Le 10 mars 2021, le tribunal de Nanterre rendait la conclusion suivante : les entreprises n’ont aucune obligation en matière de délivrance de tickets restaurants aux télétravailleurs. Une décision qui semble contredire le Code du travail. Mais alors que le gouvernement pousse de plus en plus les sociétés et salariés à privilégier le télétravail, un fossé serait-il en train de se creuser entre les employés contraints de rester chez eux et ceux autorisés à se rendre sur leur lieu de travail ?
La décision du tribunal de Nanterre
Le 10 mars 2021, le tribunal judiciaire de Nanterre (Hauts-de-Seine), a donné raison à l’UES Malakoff Humanis, une société qui refusait de distribuer des tickets restaurants à ses salariés en télétravail depuis le 17 mars 2020 : “les télétravailleurs, en l’absence de surcoût lié à leur restauration hors de leur domicile, ne peuvent prétendre à l’attribution de tickets restaurant”. Cette décision juridique met-elle un terme aux aides financières apportées aux télétravailleurs ?
Même si le tribunal rappelle que “les télétravailleurs bénéficient des mêmes droits et avantages légaux et conventionnels que ceux applicables aux salariés en situation comparable travaillant dans les locaux de l’entreprise” (article 4 de l’Accord national interprofessionnel relatif au télétravail, 19 juillet 2005), il précise que “en l’absence de surcoût lié à leur restauration à domicile”, les salariés étant en télétravail, “ne bénéficieraient pas des mêmes droits et avantages légaux et conventionnels que les salariés travaillant sur site”.
Titres-restaurants : qu’en est-il du principe d’égalité entre les salariés ?
Depuis le mois de mars 2020 et le premier confinement, les entreprises n’étaient pas alignées quant à la prise en charge des frais professionnels des salariés en télétravail. De nombreuses questions se posent sur le remboursement des frais engendrés par cette pratique : connexion internet, forfait téléphonique, chauffage, électricité, etc. Des surcoûts auxquels font face les employés depuis maintenant un an.
Si pour les syndicats, la prise en charge de ces frais relève du bon sens, les sociétés ne sont pas toutes de cet avis. Et pourtant, “un des éléments fondateurs du salariat, c’est que l’employeur apporte les outils et éventuellement le lieu de travail. Normalement, tous les frais du télétravail doivent être à la charge de l’entreprise, puisqu’on ne se pose pas la question quand on va travailler en entreprise”, soutient Francis Kessler, juriste et maître de conférence à l’Université Paris-I-Panthéon-Sorbonne.
Mais qu’en est-il des titres-restaurants ? Pour les salariés qui en bénéficiaient déjà avant le premier confinement, la loi est claire : ils pourront continuer à en percevoir même en télétravail. D’autant plus que le code du travail le précise : “le télétravailleur a les mêmes droits que le salarié qui exécute son travail dans les locaux de l'entreprise”. Dès lors, à partir du moment où les salariés travaillant en présentiel reçoivent des titres-restaurants, leurs collègues en télétravail y ont également le droit. Pour autant, pour les employés qui disposent en temps normal de subventions au sein des restaurants des entreprises, le code du travail ne contraint aucunement ces dernières à financer des frais de repas en télétravail.
Le télétravail : une règle imposée par le gouvernement
Face à une certaine lassitude, le gouvernement publiait le 29 janvier 2021 une nouvelle version du protocole sanitaire, permettant aux salariés de revenir un jour par semaine sur leur lieu de travail, “lorsqu’ils en expriment le besoin, avec l’accord de leur employeur”.

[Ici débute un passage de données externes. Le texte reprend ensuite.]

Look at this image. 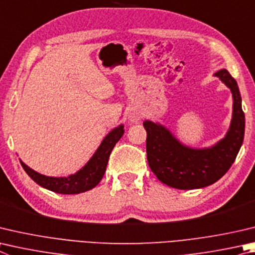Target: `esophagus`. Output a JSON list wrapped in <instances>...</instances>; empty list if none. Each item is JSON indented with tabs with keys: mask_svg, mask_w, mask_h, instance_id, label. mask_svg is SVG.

Car le ministère du Travail ne cesse de le rappeler : le télétravail est une obligation au sein des entreprises pour contenir la propagation du virus, lorsque cela est possible. Jean Castex et Elisabeth Borne invitent régulièrement les entreprises à jouer le jeu. Lors d’une conférence de presse le 4 février 2021, le Premier ministre, qui reconnaît que la règle du recours à 100% au télétravail n’est plus autant suivie qu’au début de la crise sanitaire, souligne qu’il s’agit d’un “levier très puissant” et un “enjeu de long terme” pour contrer l’épidémie du Covid-19.